**WHAT THE TASK REQUIRES**:
Write the next part of the poliovirus notes, starting after their last line.

**PASSAGE FOR REVIEW**:
########################################
Families: Picornaviridae (pico, meaning small).
Genus: Enterovirus.
The genome is RNA, which surrounded by capsid. They are nonenveloped viruses.
Poliovirus cultivation in cell culture.
Antigenic properties:
Poliovirus strains have been classified into three types: 1, 2 and 3.
Type 1 is the most common and causes most epidemics (rarely type 3). Type 2 usually causes latent infection.

The source of infection: patient or carrier.

The mode of infection:
1. The virus is transmitted by the fecal-oral route through ingestion.
2. Inhalation or entry through conjunctiva of droplets of respiratory secretions may also be posible modes of entry in close contacts of patients in the early stage of the disease.

Pathogenesis.

Multiply in the epithelial cells of the alimentary canal or mucous membrane of nasopharynx.
It then spreads to the regional lymph nodes and enters the blood stream (viremia).
After further multiplication in the reticuloendothelial system, the virus enters the bloodsteram again and is carrier to the spinal cord and brain.

Clinical forms of poliomyelitis.

Clinical forms
Symptoms
Material for diagnostics
1. Without damage of CNS.
########################################
**Saved data entries**:
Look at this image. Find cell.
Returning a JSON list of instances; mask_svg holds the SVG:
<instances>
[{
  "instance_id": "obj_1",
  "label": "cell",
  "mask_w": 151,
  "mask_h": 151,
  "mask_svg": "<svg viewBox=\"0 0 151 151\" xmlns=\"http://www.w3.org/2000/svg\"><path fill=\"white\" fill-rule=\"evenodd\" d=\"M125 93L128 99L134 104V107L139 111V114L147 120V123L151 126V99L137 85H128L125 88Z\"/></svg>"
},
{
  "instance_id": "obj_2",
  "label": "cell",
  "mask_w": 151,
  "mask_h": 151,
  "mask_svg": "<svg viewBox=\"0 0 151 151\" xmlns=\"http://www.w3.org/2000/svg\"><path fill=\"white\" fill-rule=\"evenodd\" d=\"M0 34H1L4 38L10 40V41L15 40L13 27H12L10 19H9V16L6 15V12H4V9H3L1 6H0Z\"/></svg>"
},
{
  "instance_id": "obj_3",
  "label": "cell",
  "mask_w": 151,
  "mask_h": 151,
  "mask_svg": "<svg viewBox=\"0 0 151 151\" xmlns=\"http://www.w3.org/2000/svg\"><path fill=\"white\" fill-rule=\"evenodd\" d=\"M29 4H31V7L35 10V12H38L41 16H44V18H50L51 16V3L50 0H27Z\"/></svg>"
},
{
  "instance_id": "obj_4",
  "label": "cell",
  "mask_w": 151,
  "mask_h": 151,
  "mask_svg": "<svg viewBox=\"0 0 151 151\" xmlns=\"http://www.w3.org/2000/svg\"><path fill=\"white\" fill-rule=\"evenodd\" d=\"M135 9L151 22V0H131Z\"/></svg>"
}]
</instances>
########################################
**WRITTEN ANSWER**:
Inapparent infection
Without clinical symptoms
Feces
Abortive infection
Fever, intoxication, catarrh of the respiratory tract, disfunction of intestinal tract.
Feces, wash-out from nasopharynx.
2. With damage of CNS.
Nonparalytic poliomyelitis
Serous meningitis
Feces, Liquor, wash-out from nasopharynx.
Paralytic poliomyelitis
Flaccid paralysis

Laboratory diagnosis:
1. Virological method. Virus cultivation in the cell culture. Identification of virus by NT.
2. Serological method – CFT, NT.

Specific prophylaxis.
1. Active immunisation:
Live polio vaccine 1, 2, 3 types (Russian).
Inactivated vaccine from virus of poliomyelitis 1, 2, 3 types (France).
2. Passive immunisation:
Human immunoglobulin is of little value.

2. Enterovirus.

Enteroviruses of medical importance include:
1. Coxsackievirus A types 1-24.
2. Coxsackievirus B types 1-6.
3. Echovirus types 1-34 (enteric cytopathogenic human orphan).
4. Enterovirus types 68-71.

The genome is RNA which surrounded by capsid. They are nonenveloped viruses.

Cultivation:
1. Echovirus – cultivation in the cell culture.
2. Coxsackievirus A – cultivation in the organism of mouse.
3. Coxsackievirus B – cultivation in the cell culture.

The source of infection: patient or carrier.

The mode of infection:
1. The virus is transmitted by the ingestion (through contaminated water and food).
2. Droplet infection.

The main clinical forms:
1. Diarrhea.
2. ARVD.
3. Paralytic disease of children (infantile paralysis).
4. Serous meningitis.
5. Herptonsillitis.
6. Myocarditis, pericarditis.

Laboratory diagnosis:
1. Virological method. Material for diagnostics: feces, wash-out from nasopharynx, liqour.
2. Serological method – CFT, NT.

3. Rotaviruses.

Families: Reoviridae. The genome is RNA which surrounded by capsid. They are nonenveloped viruses.

The source of infection: patient or carrier.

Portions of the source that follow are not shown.